As of this column, the trail for most practical purposes, is complete. Final pavement layers have been laid, signage is going up and street crossings are being striped. A recent observation of the trail shows that there are merely small punch list items remaining such as landscaping and sod work, dirt pile removal, etc.
We have seen some loud objection to the trail here at Urban Indy. Most notably, there were some resident concerns about the construction mess, the design itself and the timing. However, in this writer’s opinion, all of those concerns are water under the bridge as the trail weaves beautifully through the residential neighborhood opening up a new pedestrian and bicycle path along a corridor which previously had no options.
Additionally, riders of the IndyGo 19 now have a clean and paved spot to wait on buses effectively expanding the catchment area for IndyGo. The connectivity of this project cannot be underscored. Although anecdotal, I have observed people throughout stages of construction using the trail, even with the presence of dirt, mud, or unfinished ADA crossing.

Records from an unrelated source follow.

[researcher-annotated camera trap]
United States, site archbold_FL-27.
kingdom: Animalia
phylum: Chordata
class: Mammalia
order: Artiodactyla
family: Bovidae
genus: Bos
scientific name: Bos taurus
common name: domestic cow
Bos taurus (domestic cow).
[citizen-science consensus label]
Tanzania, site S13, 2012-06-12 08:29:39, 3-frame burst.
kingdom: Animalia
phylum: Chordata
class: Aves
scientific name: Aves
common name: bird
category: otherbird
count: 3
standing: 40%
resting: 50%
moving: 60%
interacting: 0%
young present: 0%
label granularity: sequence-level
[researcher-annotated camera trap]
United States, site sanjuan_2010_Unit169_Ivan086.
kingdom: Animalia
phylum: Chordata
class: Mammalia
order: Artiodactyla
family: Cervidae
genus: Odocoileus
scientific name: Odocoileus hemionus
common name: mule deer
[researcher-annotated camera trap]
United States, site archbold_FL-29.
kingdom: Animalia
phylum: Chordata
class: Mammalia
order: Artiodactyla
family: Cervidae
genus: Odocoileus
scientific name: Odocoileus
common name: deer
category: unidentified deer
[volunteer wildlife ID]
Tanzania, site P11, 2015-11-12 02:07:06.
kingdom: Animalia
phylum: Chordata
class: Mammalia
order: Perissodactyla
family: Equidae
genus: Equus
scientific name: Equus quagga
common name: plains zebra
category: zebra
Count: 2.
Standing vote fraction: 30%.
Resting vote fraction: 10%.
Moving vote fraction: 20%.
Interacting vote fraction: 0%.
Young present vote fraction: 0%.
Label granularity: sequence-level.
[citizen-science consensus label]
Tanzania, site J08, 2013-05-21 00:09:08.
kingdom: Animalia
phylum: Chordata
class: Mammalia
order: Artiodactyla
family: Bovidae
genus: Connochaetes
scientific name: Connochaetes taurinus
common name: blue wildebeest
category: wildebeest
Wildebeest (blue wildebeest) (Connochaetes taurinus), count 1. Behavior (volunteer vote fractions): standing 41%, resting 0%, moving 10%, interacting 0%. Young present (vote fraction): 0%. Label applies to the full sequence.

I firmly believe the signage found along the new trail to be one something of a surprise. Watching the construction of the trail, I did not think about the signage that might provided. In traditional Indy style, there are square signs on wooden posts indicating the name of the trail along with stop signs, etc. Additionally, there is a lot of signage warning motorists that there is a cycling and pedestrian trail here. The only thing that I would find lacking, is any sort of way-finding. There is no direction to cyclists that “Broad Ripple is this way” or “This way to the Monon Trail”.
Locals of course will not have a significant issue, and it could be argued that this trail is so far from the urban core, it may not receive a significant amount of out of town visitor traffic. However, that would be my only criticism.
Although the pictures with this column show a trail that is still fresh off of the truck, it should age gracefully. The landscape along the route lends itself to growing in around what has been built. Additionally, the hard-scape lends itself to a long term future that will provide a safe and easy to travel corridor for users. I fully expect an increase in active transportation along this corridor not only by current residents, but also to a wider audience of travelers who desire an option to the automobile whether that be for recreation or commuting.